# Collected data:
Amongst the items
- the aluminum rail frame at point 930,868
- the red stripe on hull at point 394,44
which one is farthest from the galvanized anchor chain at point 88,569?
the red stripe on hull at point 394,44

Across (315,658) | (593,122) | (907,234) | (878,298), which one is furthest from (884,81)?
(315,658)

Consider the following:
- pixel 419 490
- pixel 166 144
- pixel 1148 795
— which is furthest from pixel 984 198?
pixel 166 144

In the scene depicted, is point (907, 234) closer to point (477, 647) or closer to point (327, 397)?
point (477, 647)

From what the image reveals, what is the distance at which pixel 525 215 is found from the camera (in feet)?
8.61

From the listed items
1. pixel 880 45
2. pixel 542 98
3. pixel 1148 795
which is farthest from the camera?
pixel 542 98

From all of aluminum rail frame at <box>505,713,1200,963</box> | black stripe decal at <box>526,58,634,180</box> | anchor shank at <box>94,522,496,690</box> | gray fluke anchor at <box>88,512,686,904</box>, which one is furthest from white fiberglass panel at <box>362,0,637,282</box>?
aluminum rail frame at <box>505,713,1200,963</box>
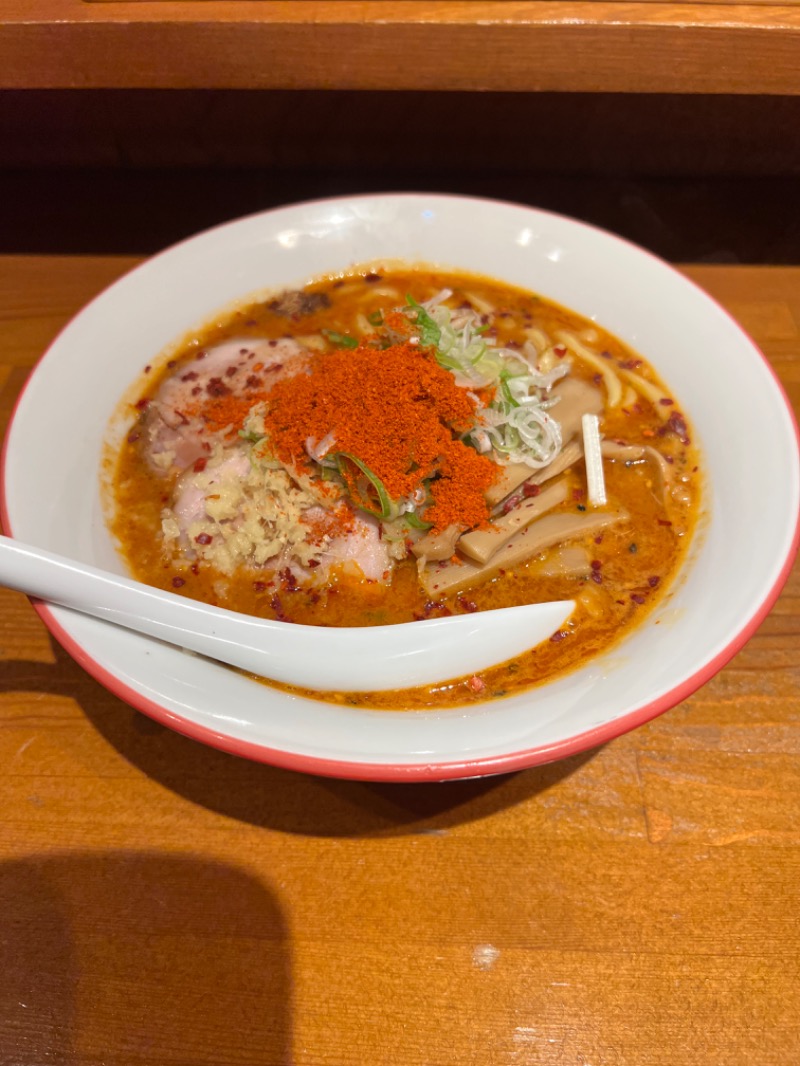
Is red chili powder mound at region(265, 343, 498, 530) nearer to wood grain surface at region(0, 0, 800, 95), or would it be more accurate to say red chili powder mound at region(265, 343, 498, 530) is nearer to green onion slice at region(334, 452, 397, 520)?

# Directions for this task:
Convert every line of the items above into a JSON list of strings, one string per line, skipping blank lines. Leave out the pictures.

# Result:
[
  "Amongst the items",
  "- the aluminum rail frame at point 930,868",
  "- the red stripe on hull at point 394,44",
  "which one is farthest from the galvanized anchor chain at point 88,569?",
  "the red stripe on hull at point 394,44",
  "Across (315,658) | (593,122) | (907,234) | (878,298), which one is furthest from (884,81)?",
  "(315,658)",
  "Consider the following:",
  "- pixel 419 490",
  "- pixel 166 144",
  "- pixel 1148 795",
  "— which is furthest from pixel 984 198?",
  "pixel 166 144",
  "In the scene depicted, is point (907, 234) closer to point (477, 647) or closer to point (327, 397)?",
  "point (477, 647)",
  "From what the image reveals, what is the distance at which pixel 525 215 is found from the camera (in feet)?",
  "8.61",
  "From the listed items",
  "1. pixel 880 45",
  "2. pixel 542 98",
  "3. pixel 1148 795",
  "which is farthest from the camera?",
  "pixel 542 98",
  "From all of aluminum rail frame at <box>505,713,1200,963</box> | black stripe decal at <box>526,58,634,180</box> | anchor shank at <box>94,522,496,690</box> | gray fluke anchor at <box>88,512,686,904</box>, which one is furthest from white fiberglass panel at <box>362,0,637,282</box>?",
  "aluminum rail frame at <box>505,713,1200,963</box>",
  "Is red chili powder mound at region(265, 343, 498, 530) nearer to wood grain surface at region(0, 0, 800, 95), or would it be more accurate to say red chili powder mound at region(265, 343, 498, 530) is nearer to green onion slice at region(334, 452, 397, 520)?"
]